### Description of the task
Please rewrite the data below with every "curving road" switched to "winding road" and all else left unchanged. Leave the pictures out of your answer.

### Provided entries
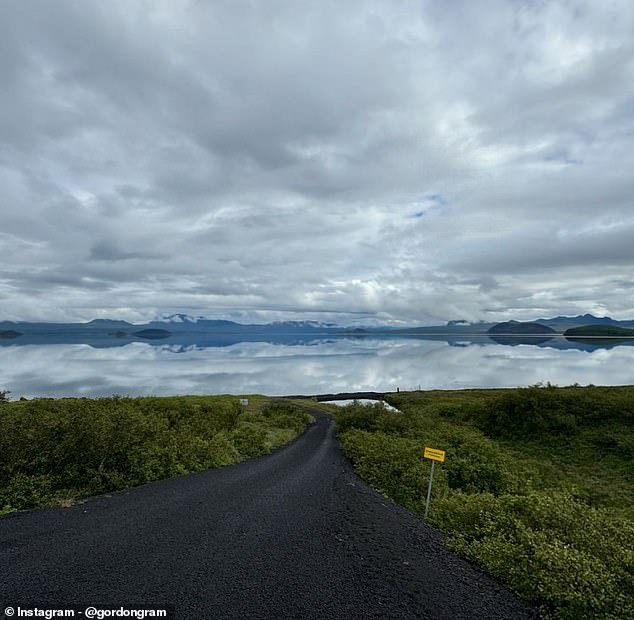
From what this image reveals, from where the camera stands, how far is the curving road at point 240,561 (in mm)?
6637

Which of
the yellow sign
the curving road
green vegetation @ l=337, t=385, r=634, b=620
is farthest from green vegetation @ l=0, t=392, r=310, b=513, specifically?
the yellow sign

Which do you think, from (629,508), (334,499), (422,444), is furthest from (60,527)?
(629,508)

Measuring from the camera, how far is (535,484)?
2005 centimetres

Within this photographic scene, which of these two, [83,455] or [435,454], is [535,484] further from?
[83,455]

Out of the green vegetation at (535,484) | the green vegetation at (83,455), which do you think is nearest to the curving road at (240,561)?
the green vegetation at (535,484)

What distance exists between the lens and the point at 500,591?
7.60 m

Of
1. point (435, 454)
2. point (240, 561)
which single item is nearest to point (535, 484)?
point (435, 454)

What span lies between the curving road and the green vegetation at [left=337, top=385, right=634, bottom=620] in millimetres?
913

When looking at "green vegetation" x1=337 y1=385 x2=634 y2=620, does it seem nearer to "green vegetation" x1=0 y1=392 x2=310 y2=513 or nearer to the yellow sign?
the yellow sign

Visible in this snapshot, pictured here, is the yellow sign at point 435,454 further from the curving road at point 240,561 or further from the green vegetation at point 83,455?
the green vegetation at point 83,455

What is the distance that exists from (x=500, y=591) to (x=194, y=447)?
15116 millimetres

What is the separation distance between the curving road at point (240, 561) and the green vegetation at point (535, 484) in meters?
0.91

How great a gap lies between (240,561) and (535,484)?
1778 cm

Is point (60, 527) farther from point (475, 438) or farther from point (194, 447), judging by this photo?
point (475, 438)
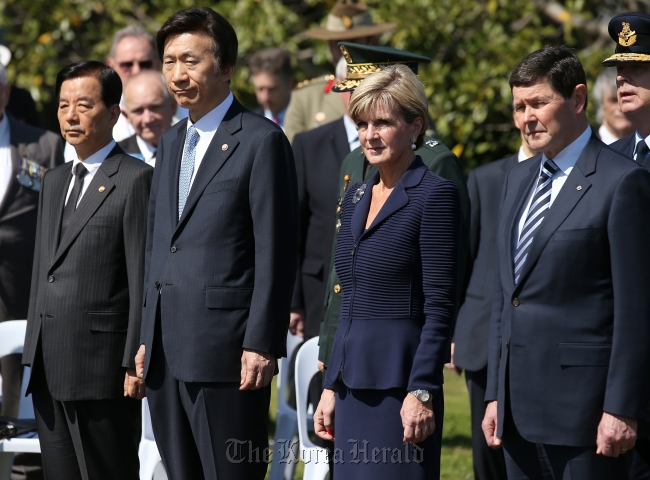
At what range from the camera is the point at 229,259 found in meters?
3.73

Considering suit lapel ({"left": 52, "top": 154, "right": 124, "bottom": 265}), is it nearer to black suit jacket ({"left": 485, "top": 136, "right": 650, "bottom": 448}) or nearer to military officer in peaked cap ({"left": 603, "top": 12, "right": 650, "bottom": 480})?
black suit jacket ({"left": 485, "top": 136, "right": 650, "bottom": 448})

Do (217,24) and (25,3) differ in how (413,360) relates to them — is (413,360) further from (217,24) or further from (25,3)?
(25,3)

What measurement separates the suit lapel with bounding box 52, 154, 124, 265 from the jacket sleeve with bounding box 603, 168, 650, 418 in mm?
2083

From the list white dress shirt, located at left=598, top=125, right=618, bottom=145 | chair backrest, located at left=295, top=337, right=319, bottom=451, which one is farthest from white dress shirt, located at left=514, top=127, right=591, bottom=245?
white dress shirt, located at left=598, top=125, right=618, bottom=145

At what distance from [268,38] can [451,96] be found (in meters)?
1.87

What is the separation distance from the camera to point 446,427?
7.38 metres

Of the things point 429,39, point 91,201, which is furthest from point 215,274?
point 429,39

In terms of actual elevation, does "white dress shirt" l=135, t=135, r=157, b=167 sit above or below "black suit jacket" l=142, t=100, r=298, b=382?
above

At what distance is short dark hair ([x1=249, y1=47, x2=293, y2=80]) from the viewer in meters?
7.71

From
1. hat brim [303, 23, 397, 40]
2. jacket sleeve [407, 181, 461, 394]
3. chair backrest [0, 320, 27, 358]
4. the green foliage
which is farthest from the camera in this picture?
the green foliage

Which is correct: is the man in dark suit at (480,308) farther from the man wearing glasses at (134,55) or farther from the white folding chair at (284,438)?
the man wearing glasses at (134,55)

### The result
From what this image reveals, from where the camera stands, how far is the winding road at point 240,561 (in mm)?
6637

Which of
the yellow sign
the winding road
green vegetation @ l=337, t=385, r=634, b=620
is farthest from green vegetation @ l=0, t=392, r=310, b=513, specifically?
the yellow sign

Which do you think, from (629,508), (334,499), (422,444), is furthest from (60,527)?
(629,508)

Measuring from the camera, how far is (535,484)?
2005 centimetres

Within this photographic scene, which of these two, [83,455] or [435,454], is [535,484] further from?
[83,455]

Out of the green vegetation at (535,484) | the green vegetation at (83,455), which do you think is nearest to the winding road at (240,561)?
the green vegetation at (535,484)

What distance exists between the lens and the point at 500,591?
7.60 m

Of
1. point (435, 454)
2. point (240, 561)
which single item is nearest to point (535, 484)?
point (435, 454)

What span lies between the winding road and the green vegetation at [left=337, top=385, right=634, bottom=620] in millimetres?
913

When looking at "green vegetation" x1=337 y1=385 x2=634 y2=620, does it seem nearer to "green vegetation" x1=0 y1=392 x2=310 y2=513 or nearer to the yellow sign?
the yellow sign

Visible in this snapshot, pictured here, is the yellow sign at point 435,454 further from the winding road at point 240,561 or further from the green vegetation at point 83,455?
the green vegetation at point 83,455

What is the distance that exists from (x=500, y=591) to (x=194, y=447)?
15116 millimetres

What is the separation distance between the winding road at point (240, 561) and the green vegetation at point (535, 484) in meters?
0.91

How great a gap lies between (240,561) and (535,484)?
1778 cm

Is point (60, 527) farther from point (475, 438) or farther from point (194, 447), judging by this photo?
point (475, 438)
At what range from the camera is the point at 229,259 found in meters?
3.73

Considering suit lapel ({"left": 52, "top": 154, "right": 124, "bottom": 265}), is it nearer to black suit jacket ({"left": 485, "top": 136, "right": 650, "bottom": 448}) or nearer to military officer in peaked cap ({"left": 603, "top": 12, "right": 650, "bottom": 480})?
black suit jacket ({"left": 485, "top": 136, "right": 650, "bottom": 448})

Do (217,24) and (25,3) differ in how (413,360) relates to them — is (413,360) further from (217,24) or further from (25,3)?
(25,3)

What measurement separates the suit lapel with bounding box 52, 154, 124, 265 from the jacket sleeve with bounding box 603, 168, 650, 418 in mm?
2083

From the list white dress shirt, located at left=598, top=125, right=618, bottom=145 | chair backrest, located at left=295, top=337, right=319, bottom=451, which one is farthest from white dress shirt, located at left=514, top=127, right=591, bottom=245?
white dress shirt, located at left=598, top=125, right=618, bottom=145

At what distance from [268,38] can [451,96] be found (in meters)?
1.87

What is the separation distance from the camera to point 446,427?
7.38 metres

Of the things point 429,39, point 91,201, which is furthest from point 215,274?
point 429,39

In terms of actual elevation, does "white dress shirt" l=135, t=135, r=157, b=167 sit above or below "black suit jacket" l=142, t=100, r=298, b=382?
above

At what distance is short dark hair ([x1=249, y1=47, x2=293, y2=80]) from the viewer in meters?
7.71

From
1. hat brim [303, 23, 397, 40]
2. jacket sleeve [407, 181, 461, 394]
3. chair backrest [0, 320, 27, 358]
4. the green foliage
which is farthest from the camera in this picture?
the green foliage

Which is correct: is the man in dark suit at (480,308) farther from the man wearing glasses at (134,55) or farther from the white folding chair at (284,438)?
the man wearing glasses at (134,55)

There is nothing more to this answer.